Problem requirements:
Copy out the lines below word for word, leaving out the pictures.

+===+

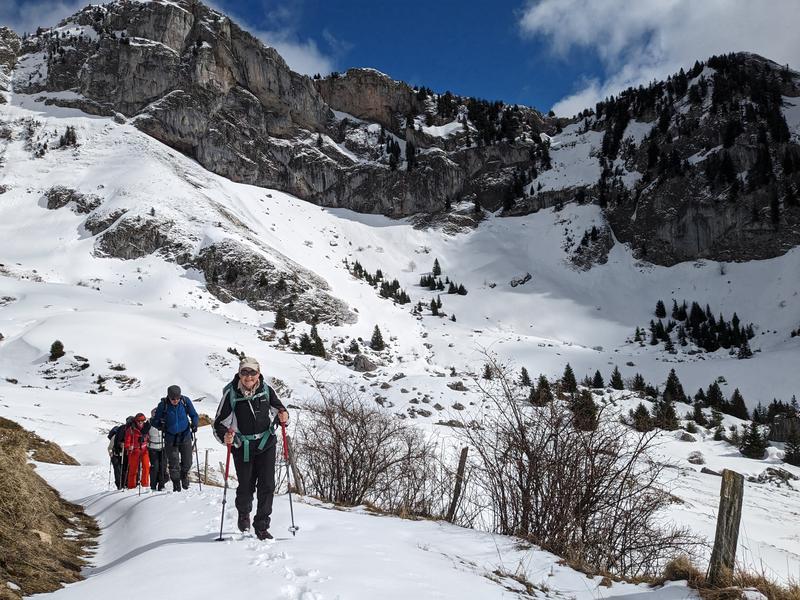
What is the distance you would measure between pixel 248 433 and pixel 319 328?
56.1 metres

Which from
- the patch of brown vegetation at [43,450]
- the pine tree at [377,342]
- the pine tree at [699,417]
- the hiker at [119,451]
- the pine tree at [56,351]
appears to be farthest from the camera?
the pine tree at [377,342]

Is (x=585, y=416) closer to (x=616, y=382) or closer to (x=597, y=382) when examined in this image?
(x=597, y=382)

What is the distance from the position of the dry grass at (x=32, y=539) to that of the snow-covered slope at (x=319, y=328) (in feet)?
1.15

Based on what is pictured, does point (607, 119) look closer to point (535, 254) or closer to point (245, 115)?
point (535, 254)

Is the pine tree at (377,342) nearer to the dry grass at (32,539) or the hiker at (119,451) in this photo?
the hiker at (119,451)

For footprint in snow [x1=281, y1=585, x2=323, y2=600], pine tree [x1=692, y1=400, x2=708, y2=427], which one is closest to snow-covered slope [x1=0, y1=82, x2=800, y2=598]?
footprint in snow [x1=281, y1=585, x2=323, y2=600]

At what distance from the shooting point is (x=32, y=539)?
4789 millimetres

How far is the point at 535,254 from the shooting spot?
103 metres

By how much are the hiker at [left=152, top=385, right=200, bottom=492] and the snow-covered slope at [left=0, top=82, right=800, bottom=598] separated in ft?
4.25

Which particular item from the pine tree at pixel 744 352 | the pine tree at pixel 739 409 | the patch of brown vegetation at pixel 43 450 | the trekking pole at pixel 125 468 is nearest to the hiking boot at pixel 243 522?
the trekking pole at pixel 125 468

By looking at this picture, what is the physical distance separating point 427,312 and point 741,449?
5074 cm

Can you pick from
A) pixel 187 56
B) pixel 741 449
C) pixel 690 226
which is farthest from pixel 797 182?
pixel 187 56

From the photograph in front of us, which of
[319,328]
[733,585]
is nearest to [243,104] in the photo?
[319,328]

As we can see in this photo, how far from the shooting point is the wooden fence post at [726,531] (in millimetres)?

+===+

Response to the exercise:
What is the distance you would measure between pixel 248 433 and pixel 319 328?
56.1 metres

Which from
- the patch of brown vegetation at [43,450]
- the pine tree at [377,342]
- the pine tree at [699,417]
- the hiker at [119,451]
- the pine tree at [56,351]
appears to be farthest from the camera?
the pine tree at [377,342]

Is (x=585, y=416) closer to (x=616, y=382) or closer to (x=597, y=382) when examined in this image?
(x=597, y=382)

What is the distance from the position of the dry grass at (x=32, y=539) to that of the snow-covered slope at (x=319, y=328) (in feet)?
1.15

Based on what is pictured, does point (607, 119) look closer to point (535, 254) or closer to point (245, 115)?
point (535, 254)

Is the pine tree at (377,342) nearer to the dry grass at (32,539) or the hiker at (119,451) in this photo?
the hiker at (119,451)

For footprint in snow [x1=281, y1=585, x2=323, y2=600], pine tree [x1=692, y1=400, x2=708, y2=427], which one is closest to snow-covered slope [x1=0, y1=82, x2=800, y2=598]?
footprint in snow [x1=281, y1=585, x2=323, y2=600]

At what distance from the shooting point is (x=32, y=539)?
4789 millimetres

How far is the point at 535,254 from the shooting spot?
103 metres

By how much are the hiker at [left=152, top=385, right=200, bottom=492] and the snow-covered slope at [left=0, top=82, right=800, bottom=598] separated in ft?
4.25

Which particular item from the pine tree at pixel 744 352 | the pine tree at pixel 739 409 | the patch of brown vegetation at pixel 43 450 | the trekking pole at pixel 125 468 is nearest to the hiking boot at pixel 243 522?
the trekking pole at pixel 125 468

By looking at this picture, what is the physical distance separating point 427,312 and point 741,449?
5074 cm

Can you pick from
A) pixel 187 56
B) pixel 741 449
C) pixel 690 226
which is farthest from pixel 797 182?
pixel 187 56

From the photograph in front of us, which of
[319,328]
[733,585]
is nearest to [243,104] in the photo?
[319,328]

As we can see in this photo, how far from the shooting point is the wooden fence post at [726,531] (in millimetres)?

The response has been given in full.